Ключевые слова: олигомеры изопрена, каучук СКИ-3, микроволновое излучение, молекулярная масса, деструкция, фосфолипиды
STUDY OF PROPERTIES OF ISOPRENE OLIGOMERS OBTAINED BY MICROWAVE IRRADIATION OF SKI-3 RUBBER
M.E. Tsyganova, A.P. Rakhmatullina
Marina E. Tsyganova*, Alevtina P. Rakhmatullina
Department of Synthetic Rubber Technology, Kazan National Research Technological University, Karl Marx st., 68, Kazan, 420015, Russia
E-mail: tsiganovamarina@mail.ru*, rah-al@yandex.ru
The present article proposes a method for production of low molecular weight rubber in microwave irradiation field. Isoprene rubber SKI-3 (10% solution in toluene) was used as the initial reactant. The effect of MWI power change (144 W, 450 W, 675 W, 900 W) on the degree of destruction was studied. The degree of destruction was measured based on the change in viscosity average molecular weight. The findings of the experiment data analysis indicate that the destruction process occurs in correspondence with the following dependency: the increase in the microwave irradiation power raises the destruction degree. At the same time, a decrease in molecular
weight was observed. Furthermore, it was found that the use of phospholipids as modifiers also affects the destruction process. The increase in phospholipids content in toluene-SKI-3 system reduces the degree of polyisoprene destruction regardless of the microwave irradiation power. It is demonstrated by the fact that rubber molecular weight is subject to a lower decrease in systems with higher phospholipids content. Phospholipids perform two functions. Firstly, they act as a stabilizer that inhibits the rubber destruction process. Secondly, varying their content allows controlling the destruction degree and obtaining oligomers with predetermined molecular weight. The obtained oligomers were used as SKI-3 isoprene rubber modifiers. It is observed that that the introduction of oligomers into rubber mixtures in the amount of 7 and 10 parts by weight per 100 parts by weight of rubber increases its cohesive strength. Furthermore, vulcanizates containing oligomers are characterized by improved physical and mechanical properties.
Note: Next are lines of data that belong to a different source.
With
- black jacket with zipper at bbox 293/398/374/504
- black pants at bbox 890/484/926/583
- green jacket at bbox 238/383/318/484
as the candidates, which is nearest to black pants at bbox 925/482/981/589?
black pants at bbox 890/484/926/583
Key words: polyisoprene oligomers, SKI-3 rubber, microwave irradiation, molecular weight, destruction, phospholipids
Для цитирования:
Цыганова М.Е., Рахматуллина А.П. Исследование свойств олигомеров изопрена, полученных воздействием микроволнового излучения на каучук СКИ-3. Изв. вузов. Химия и хим. технология. 2021. Т. 64. Вып. 6. С. 56-61
For citation:
Tsyganova M.E., Rakhmatullina A.P. Study of properties of isoprene oligomers obtained by microwave irradiation of SKI-3 rubber. ChemChemTech [Izv. Vyssh. Uchebn. Zaved. Khim. Khim. Tekhnol.]. 2021. V. 64. N 6. P. 56-61
INTRODUCTION
The effect of microwave irradiation (MWI) on chemical reactions and physical processes is a relevant topic for scientific research. The research on this effect plays the leading role in intensification of these processes.
The effect of microwave irradiation on chemical reactions is usually measured by comparing the time spent to achieve the desired yield of the finished products with such observed when using conventional thermal heating. When carrying out processes in presence of MWI, it is necessary to account for molecular weight, polydispersity index and crystallinity of polymers, as well as for their mechanical (strength, elongation, modulus, viscosity) and thermal (glass transition point and melting point) properties. In some cases, products acquire properties that are not observed when conventional thermal heating is used. This feature can be considered an advantage as ability to change the properties of materials expands the field of opportunities for their application. The use of microwave irradiation for polymer synthesis and modification, as well as for polymer waste destruction was studied in many works of researchers in Russia and abroad [1-16].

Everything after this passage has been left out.